Quote every one of the rows below word for word, omitting the pictures.

-- Begin Data shown --

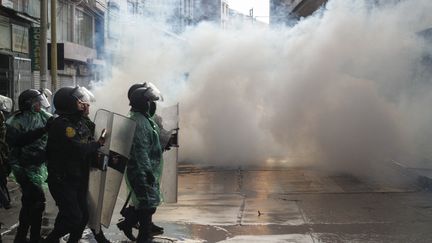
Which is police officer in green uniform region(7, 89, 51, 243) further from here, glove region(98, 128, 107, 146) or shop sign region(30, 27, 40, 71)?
shop sign region(30, 27, 40, 71)

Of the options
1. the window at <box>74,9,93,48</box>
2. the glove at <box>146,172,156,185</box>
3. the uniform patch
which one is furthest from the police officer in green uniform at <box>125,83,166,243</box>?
the window at <box>74,9,93,48</box>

-- End Data shown --

Exercise output –
Which is police officer in green uniform region(7, 89, 51, 243) further from here, glove region(98, 128, 107, 146) or shop sign region(30, 27, 40, 71)?
shop sign region(30, 27, 40, 71)

Of the options
1. the window at <box>74,9,93,48</box>
2. the glove at <box>146,172,156,185</box>
3. the uniform patch
which one is furthest from the police officer in green uniform at <box>125,83,166,243</box>?
the window at <box>74,9,93,48</box>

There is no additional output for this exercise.